Report all lines of the data below that hold the word "PEEL".

---

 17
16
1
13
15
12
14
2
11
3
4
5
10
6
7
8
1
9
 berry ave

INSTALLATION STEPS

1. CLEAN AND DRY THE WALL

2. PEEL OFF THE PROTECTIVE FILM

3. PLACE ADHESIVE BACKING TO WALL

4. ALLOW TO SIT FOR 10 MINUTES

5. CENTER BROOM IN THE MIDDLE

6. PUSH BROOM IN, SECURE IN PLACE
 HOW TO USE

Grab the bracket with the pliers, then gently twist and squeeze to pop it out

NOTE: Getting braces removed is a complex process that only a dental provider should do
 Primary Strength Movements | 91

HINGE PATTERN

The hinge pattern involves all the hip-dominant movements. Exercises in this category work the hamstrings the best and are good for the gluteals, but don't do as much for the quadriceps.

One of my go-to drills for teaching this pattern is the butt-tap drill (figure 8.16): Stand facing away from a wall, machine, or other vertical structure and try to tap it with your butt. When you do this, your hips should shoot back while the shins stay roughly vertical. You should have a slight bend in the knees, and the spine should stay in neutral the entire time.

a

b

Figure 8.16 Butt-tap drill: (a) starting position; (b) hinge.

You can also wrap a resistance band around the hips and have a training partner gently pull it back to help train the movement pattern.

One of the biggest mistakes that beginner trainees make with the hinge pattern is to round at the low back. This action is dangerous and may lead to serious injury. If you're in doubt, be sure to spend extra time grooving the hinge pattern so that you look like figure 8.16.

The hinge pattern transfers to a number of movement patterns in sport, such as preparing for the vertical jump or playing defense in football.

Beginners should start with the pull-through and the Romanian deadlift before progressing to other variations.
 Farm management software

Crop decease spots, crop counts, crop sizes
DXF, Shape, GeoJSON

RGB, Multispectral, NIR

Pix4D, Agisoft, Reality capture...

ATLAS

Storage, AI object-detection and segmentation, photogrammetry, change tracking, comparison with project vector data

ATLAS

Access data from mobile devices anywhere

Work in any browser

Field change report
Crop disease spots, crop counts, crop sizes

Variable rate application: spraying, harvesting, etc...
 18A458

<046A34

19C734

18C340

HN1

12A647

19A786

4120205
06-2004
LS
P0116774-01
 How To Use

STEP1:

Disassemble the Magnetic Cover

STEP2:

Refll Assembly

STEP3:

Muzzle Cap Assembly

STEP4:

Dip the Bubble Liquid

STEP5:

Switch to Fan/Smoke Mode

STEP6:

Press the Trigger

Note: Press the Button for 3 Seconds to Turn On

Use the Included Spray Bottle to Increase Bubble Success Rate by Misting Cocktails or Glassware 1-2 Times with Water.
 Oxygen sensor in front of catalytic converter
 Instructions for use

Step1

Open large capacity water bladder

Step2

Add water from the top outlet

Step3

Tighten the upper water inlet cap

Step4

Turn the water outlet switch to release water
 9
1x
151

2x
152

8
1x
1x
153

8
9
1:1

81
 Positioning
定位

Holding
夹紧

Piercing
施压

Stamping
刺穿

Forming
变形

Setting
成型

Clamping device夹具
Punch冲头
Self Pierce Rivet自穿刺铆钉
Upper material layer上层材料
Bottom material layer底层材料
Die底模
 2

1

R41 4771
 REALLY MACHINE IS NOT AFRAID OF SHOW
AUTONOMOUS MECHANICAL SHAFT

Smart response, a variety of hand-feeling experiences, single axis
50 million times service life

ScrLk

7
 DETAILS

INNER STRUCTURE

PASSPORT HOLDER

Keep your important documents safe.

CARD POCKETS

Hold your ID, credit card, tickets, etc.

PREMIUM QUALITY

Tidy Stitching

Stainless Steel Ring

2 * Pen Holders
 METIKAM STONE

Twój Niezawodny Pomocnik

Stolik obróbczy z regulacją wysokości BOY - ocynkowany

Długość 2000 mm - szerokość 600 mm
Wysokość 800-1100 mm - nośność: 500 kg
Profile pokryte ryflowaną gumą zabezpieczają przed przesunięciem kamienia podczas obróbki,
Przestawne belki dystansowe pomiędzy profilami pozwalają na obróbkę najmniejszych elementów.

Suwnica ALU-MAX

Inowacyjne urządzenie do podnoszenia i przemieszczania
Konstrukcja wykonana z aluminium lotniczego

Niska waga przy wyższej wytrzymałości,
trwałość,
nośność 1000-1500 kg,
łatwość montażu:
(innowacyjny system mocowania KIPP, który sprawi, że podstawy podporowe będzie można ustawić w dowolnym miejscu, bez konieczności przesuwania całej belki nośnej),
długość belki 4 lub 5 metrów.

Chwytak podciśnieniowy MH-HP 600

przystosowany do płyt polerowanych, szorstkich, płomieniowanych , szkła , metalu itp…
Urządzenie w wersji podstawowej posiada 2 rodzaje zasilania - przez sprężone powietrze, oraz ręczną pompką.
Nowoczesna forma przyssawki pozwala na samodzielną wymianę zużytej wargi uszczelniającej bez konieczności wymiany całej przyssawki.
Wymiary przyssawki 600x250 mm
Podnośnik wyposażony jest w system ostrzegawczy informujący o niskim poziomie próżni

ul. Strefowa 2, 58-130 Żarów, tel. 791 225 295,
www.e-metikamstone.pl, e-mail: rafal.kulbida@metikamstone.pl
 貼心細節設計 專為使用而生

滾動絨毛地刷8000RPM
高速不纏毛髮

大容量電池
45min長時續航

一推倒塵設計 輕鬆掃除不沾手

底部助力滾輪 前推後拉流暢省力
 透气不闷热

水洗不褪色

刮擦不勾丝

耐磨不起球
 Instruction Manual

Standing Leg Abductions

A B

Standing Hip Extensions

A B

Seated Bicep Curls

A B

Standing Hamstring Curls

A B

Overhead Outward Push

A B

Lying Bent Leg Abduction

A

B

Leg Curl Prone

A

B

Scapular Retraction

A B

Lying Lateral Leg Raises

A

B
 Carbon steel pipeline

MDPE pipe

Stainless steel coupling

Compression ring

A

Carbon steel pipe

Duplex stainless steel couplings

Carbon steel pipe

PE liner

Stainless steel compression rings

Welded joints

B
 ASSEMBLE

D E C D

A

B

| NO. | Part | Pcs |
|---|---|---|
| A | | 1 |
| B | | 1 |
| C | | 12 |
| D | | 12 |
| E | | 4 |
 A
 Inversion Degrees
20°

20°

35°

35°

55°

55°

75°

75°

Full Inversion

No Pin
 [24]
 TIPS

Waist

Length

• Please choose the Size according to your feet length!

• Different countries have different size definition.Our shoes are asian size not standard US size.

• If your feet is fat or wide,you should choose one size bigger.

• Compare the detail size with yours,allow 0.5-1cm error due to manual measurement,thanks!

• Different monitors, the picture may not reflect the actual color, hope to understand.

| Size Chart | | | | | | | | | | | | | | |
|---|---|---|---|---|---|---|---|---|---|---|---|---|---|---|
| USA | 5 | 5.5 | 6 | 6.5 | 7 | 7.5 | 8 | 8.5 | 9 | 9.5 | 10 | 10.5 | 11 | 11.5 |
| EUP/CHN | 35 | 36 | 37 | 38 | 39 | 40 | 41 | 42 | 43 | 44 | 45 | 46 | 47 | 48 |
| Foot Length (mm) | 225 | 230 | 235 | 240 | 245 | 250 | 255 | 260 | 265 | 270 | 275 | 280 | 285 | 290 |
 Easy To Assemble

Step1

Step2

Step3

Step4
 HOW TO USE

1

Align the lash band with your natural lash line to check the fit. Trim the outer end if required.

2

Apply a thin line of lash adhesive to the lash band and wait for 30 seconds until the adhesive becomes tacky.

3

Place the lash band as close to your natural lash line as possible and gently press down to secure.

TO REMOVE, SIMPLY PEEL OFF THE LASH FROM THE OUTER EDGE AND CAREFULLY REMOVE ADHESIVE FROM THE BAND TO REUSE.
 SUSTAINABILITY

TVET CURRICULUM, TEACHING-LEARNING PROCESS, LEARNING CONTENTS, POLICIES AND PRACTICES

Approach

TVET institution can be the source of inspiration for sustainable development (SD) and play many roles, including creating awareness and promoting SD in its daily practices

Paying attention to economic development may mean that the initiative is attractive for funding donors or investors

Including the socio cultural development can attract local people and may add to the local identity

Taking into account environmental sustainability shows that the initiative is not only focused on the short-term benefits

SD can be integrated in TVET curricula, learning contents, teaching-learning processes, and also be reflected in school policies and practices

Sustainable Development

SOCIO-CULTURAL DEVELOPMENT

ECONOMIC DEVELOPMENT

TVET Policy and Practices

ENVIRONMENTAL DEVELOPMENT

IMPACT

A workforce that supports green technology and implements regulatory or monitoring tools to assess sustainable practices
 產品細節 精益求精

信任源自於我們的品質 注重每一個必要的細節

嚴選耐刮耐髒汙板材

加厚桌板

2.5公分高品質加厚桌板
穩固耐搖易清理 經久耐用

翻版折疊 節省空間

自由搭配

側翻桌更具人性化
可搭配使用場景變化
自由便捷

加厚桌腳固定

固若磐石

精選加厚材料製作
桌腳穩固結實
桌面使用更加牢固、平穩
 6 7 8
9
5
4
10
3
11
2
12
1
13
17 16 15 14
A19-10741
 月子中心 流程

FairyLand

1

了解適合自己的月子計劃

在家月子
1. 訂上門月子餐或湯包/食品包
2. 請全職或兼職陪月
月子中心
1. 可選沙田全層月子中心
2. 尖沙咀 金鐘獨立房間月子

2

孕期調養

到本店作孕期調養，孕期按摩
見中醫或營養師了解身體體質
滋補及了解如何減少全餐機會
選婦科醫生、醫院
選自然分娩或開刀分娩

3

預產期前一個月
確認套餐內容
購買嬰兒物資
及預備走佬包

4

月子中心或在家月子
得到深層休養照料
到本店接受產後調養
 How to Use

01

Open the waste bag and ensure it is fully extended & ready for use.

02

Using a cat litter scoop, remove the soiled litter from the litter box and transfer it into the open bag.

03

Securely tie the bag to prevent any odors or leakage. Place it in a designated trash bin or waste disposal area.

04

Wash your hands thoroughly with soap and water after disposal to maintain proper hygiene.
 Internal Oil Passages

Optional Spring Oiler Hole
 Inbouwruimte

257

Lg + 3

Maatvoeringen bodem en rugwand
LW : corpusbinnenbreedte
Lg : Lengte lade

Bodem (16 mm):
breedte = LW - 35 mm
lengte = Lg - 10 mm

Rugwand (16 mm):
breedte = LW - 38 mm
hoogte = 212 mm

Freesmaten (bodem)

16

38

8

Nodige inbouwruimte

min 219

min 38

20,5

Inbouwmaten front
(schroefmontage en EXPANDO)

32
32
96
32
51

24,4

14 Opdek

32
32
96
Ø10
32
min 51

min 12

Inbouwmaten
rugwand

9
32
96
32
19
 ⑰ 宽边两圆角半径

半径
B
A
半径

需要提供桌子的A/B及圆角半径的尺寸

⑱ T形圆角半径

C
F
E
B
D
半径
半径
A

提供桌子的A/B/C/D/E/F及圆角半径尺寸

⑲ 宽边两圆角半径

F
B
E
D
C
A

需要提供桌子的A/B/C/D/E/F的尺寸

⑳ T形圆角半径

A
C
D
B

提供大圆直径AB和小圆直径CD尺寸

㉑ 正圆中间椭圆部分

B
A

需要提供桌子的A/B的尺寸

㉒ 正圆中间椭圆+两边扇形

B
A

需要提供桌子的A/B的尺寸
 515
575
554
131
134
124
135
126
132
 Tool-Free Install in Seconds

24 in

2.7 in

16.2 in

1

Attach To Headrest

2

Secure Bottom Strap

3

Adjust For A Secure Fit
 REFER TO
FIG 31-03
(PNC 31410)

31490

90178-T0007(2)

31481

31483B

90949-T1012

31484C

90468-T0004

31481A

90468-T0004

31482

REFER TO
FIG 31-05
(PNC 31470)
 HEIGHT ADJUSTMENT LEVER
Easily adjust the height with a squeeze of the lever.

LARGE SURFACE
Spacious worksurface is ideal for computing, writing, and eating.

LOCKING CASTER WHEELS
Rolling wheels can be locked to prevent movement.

---

• **Solution to this problem**
2. PEEL OFF THE PROTECTIVE FILM
TO REMOVE, SIMPLY PEEL OFF THE LASH FROM THE OUTER EDGE AND CAREFULLY REMOVE ADHESIVE FROM THE BAND TO REUSE.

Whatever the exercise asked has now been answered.